Task item. Start at the first line of the material below and retype each line through the one containing "Researchers investigated how", exactly.

(Beginning of Information)

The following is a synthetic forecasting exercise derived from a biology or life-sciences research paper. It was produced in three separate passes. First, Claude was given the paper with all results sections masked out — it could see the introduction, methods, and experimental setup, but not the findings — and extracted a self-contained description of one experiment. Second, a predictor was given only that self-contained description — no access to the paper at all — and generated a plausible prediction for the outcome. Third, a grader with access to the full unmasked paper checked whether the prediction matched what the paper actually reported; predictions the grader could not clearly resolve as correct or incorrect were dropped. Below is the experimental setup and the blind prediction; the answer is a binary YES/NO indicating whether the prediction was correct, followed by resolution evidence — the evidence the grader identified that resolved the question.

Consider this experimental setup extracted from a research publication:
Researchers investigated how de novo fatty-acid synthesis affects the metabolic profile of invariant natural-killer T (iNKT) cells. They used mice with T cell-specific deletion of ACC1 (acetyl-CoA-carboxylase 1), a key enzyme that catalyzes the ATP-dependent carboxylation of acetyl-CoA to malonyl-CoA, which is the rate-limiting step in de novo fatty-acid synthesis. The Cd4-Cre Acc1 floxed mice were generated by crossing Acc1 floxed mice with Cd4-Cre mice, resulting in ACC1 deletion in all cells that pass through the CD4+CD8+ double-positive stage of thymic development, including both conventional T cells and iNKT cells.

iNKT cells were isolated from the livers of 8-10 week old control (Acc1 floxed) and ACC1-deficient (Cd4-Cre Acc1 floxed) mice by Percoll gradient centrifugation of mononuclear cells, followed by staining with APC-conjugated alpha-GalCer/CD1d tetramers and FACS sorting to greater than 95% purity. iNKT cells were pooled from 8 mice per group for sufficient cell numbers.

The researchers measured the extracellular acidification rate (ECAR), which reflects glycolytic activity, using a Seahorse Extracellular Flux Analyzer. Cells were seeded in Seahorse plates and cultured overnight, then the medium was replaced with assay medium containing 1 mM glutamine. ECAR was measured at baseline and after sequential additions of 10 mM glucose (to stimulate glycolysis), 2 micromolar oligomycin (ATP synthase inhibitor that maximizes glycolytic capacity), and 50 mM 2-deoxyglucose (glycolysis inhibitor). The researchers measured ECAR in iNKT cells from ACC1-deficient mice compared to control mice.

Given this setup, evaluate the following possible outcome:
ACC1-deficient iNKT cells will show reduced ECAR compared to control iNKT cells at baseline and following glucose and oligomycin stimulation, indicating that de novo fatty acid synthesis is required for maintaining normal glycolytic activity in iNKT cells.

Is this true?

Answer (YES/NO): NO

(End of Information)

Answer for the task.
The following is a synthetic forecasting exercise derived from a biology or life-sciences research paper. It was produced in three separate passes. First, Claude was given the paper with all results sections masked out — it could see the introduction, methods, and experimental setup, but not the findings — and extracted a self-contained description of one experiment. Second, a predictor was given only that self-contained description — no access to the paper at all — and generated a plausible prediction for the outcome. Third, a grader with access to the full unmasked paper checked whether the prediction matched what the paper actually reported; predictions the grader could not clearly resolve as correct or incorrect were dropped. Below is the experimental setup and the blind prediction; the answer is a binary YES/NO indicating whether the prediction was correct, followed by resolution evidence — the evidence the grader identified that resolved the question.

Consider this experimental setup extracted from a research publication:
Researchers investigated how de novo fatty-acid synthesis affects the metabolic profile of invariant natural-killer T (iNKT) cells. They used mice with T cell-specific deletion of ACC1 (acetyl-CoA-carboxylase 1), a key enzyme that catalyzes the ATP-dependent carboxylation of acetyl-CoA to malonyl-CoA, which is the rate-limiting step in de novo fatty-acid synthesis. The Cd4-Cre Acc1 floxed mice were generated by crossing Acc1 floxed mice with Cd4-Cre mice, resulting in ACC1 deletion in all cells that pass through the CD4+CD8+ double-positive stage of thymic development, including both conventional T cells and iNKT cells.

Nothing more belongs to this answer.